# Auto Synch Clock and Miles



## TokenMaster (Jul 18, 2013)

I found the following settings:

HU_NBT > 3000 HMI > CLOCK_CHANGE_AUTOMATIC = aktiv

This will add a checkbox on your settings and will synchronize with BMW Live servers when the car is connected.









HU_NBT > 3000 HMI > SWITCH_MLS_MI = aktiv
I don't like the "Mls" abbreviation as I have always know "mi" to be the correct one - must be a regional thingy. 


http://imgur.com/Q32FCe4


----------



## naa3e5 (Jan 20, 2014)

Cool mls annoys me too!


Sent from BimmerApp mobile app


----------



## gspannu (May 15, 2012)

TokenMaster said:


> I found the following settings:
> 
> HU_NBT > 3000 HMI > CLOCK_CHANGE_AUTOMATIC = aktiv
> 
> This will add a checkbox on your settings and will synchronize with BMW Live servers when the car is connected.

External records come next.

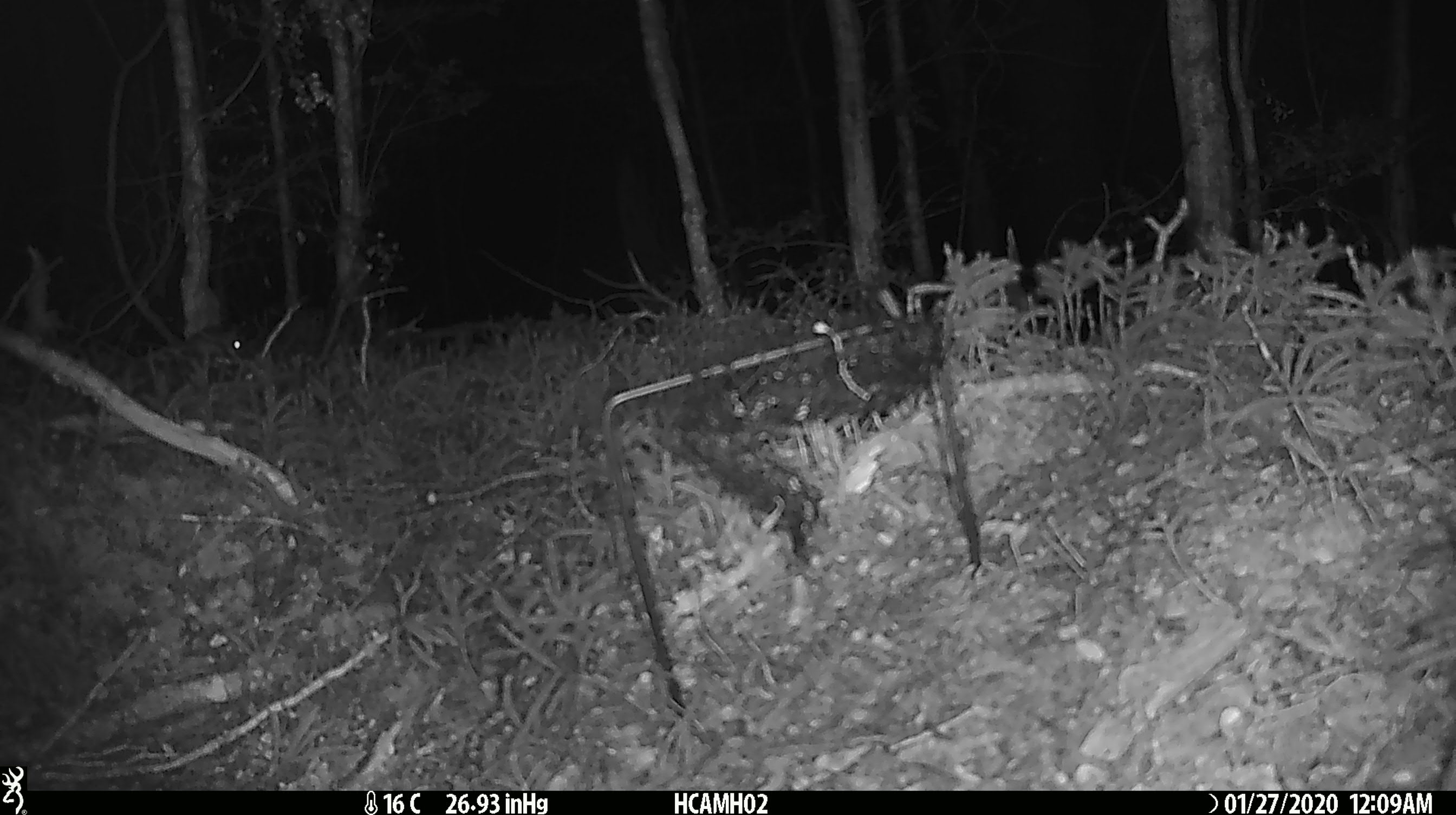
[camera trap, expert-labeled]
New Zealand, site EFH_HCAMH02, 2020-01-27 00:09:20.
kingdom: Animalia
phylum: Chordata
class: Mammalia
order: Rodentia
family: Muridae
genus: Mus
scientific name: Mus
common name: mouse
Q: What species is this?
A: Mouse (Mus).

_Just a minor correction_. The time does not come from BMW Live Servers, it is instead synchronised from the GPS signal (as is done by most Sat-Nav units).


----------



## TokenMaster (Jul 18, 2013)

That is GPS_UHR from KOMBI. when you select this option, you'll see the following note:









I think the difference is that, time from GPS will only update if time difference is within 2 minutes. This will be useful for those who live in countries with Daylight Saving Time. Of course, BMW Online is required.


----------



## Rsnic (Sep 7, 2013)

TokenMaster said:


> That is GPS_UHR from KOMBI. when you select this option, you'll see the following note:
> 
> 
> 
> ...


Hmmm. Recently, we went from Eastern to Central time while driving; the time in the car did not automatically changeover and had to uncheck and recheck the auto time set box several times to get it to work -- had the same problem on the return trip, so it wasn't an aberration. Will coding GPS-UHR to aktiv overcome this? BTW, the time did change when we went to daylight saving time recently.

I'm asking because it is a little difficult to test this out on my own?
Thanks


----------



## TokenMaster (Jul 18, 2013)

GPS_UHR will only update your time if it's off by a few minutes.

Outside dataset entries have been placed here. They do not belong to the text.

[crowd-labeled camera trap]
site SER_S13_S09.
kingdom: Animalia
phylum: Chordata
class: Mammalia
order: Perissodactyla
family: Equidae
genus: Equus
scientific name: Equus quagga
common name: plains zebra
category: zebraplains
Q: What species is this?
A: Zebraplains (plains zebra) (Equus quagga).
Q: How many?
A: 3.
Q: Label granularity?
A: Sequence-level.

I don't think the settings above will keep your clock in sync all the time, but maybe on a pre-determined interval or only whenever you connect to Live, but not so often.


----------



## 2014_F15 (Mar 4, 2014)

TokenMaster said:


> I found the following settings:
> 
> HU_NBT > 3000 HMI > CLOCK_CHANGE_AUTOMATIC = aktiv
> 
> This will add a checkbox on your settings and will synchronize with BMW Live servers when the car is connected.


I recently tried coding this on an i3, but I could not get it to work, the checkbox for automatically setting the clock would not appear. I've coded this on other cars, so I was a little confused as to why it was not working on the i3. After digging around HU_NBT some more, I found that there is another function called SETTINGS_TIME_AUTOMATIC and it had options for nicht active, nav or online. Setting it to "online", along with CLOCK_CHANGE_AUTOMATIC coded as above, fixed the problem and the check box appeared.

I'm not sure if this is an i3 issue, but just a heads up to anyone who can't get the first function to work, take a look for the second one too.


----------



## ap90500 (Oct 23, 2013)

I have always just coded SETTINGS_TIME_AUTOMATIC -> nav and it has worked without a problem. This obviously gets time from GPS system. I have not tried to drive to another time zone though.


----------



## Almaretto (Nov 17, 2015)

These were my factory settings:

CLOCK_CHANGE_AUTOMATIC = aktiv
SWITCH_MLS_MI = aktiv
SETTINGS_TIME_AUTOMATIC = online

Only time I have issue is if I do some coding then I just uncheck and recheck automatic box and it sets clock right.


----------